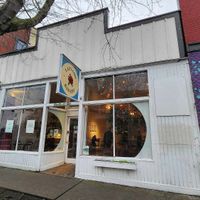  at Lazy Cow Bakery in Seattle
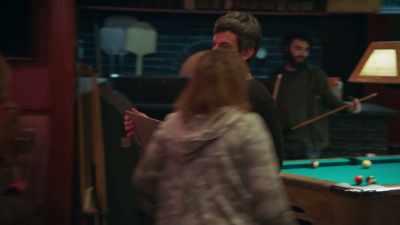 Kor, you don't want the interruption
happening during the confession, - The Rehearsal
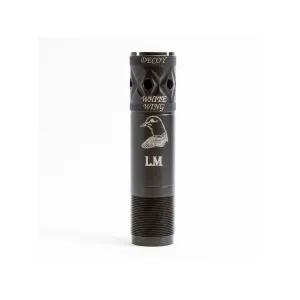 Carlson's White Wing Dove 12 Gauge Extended Choke Tube Browning Invector Plus Mid Range Ported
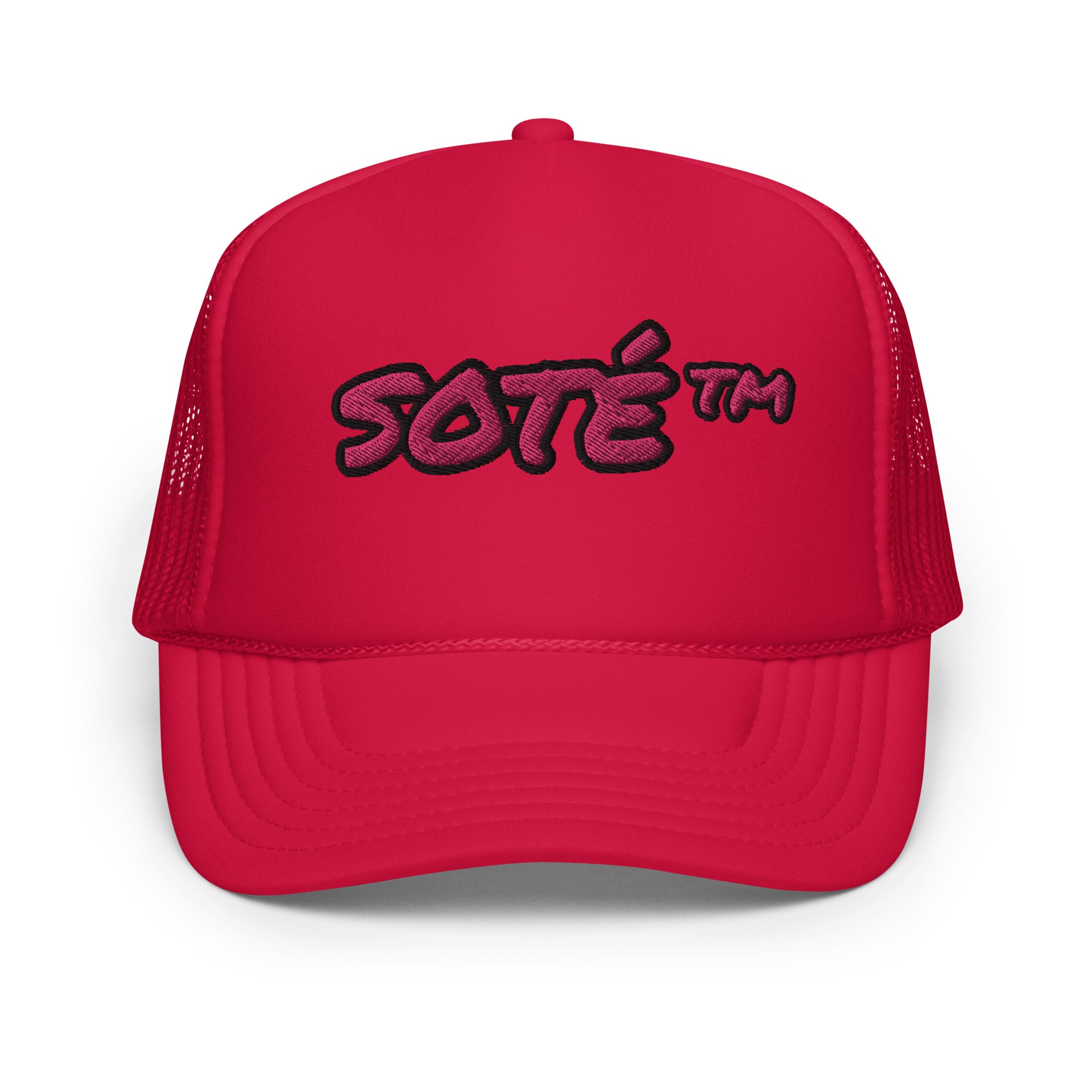 SOTÉ Foam trucker hat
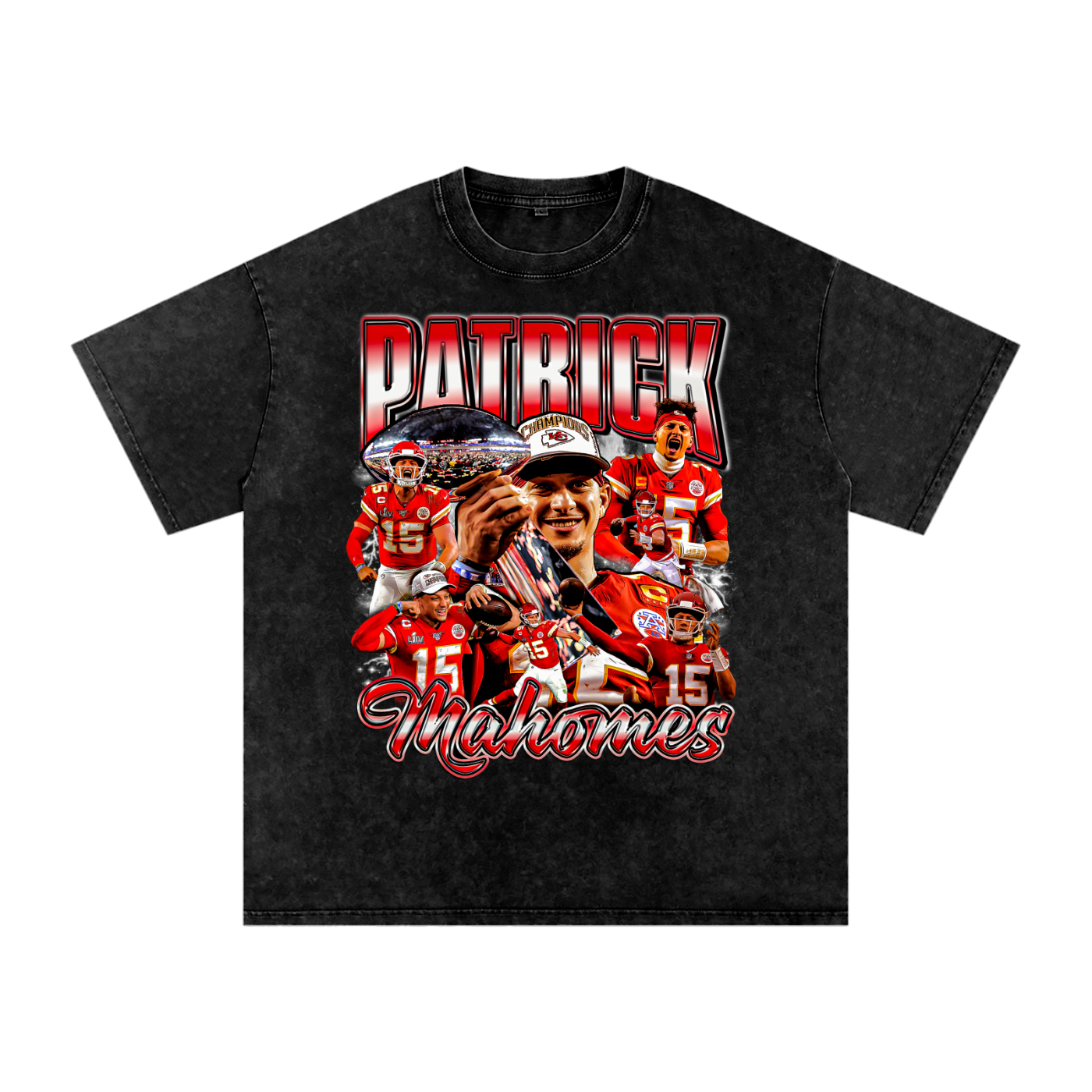 Patrick Mahomes Oversize Tee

—————

Take the preceding listing and transcribe it exactly, skipping the pictures.

RESPONSE ->
  at Lazy Cow Bakery in Seattle
 Kor, you don't want the interruption
happening during the confession, - The Rehearsal
 Carlson's White Wing Dove 12 Gauge Extended Choke Tube Browning Invector Plus Mid Range Ported
 SOTÉ Foam trucker hat
 Patrick Mahomes Oversize Tee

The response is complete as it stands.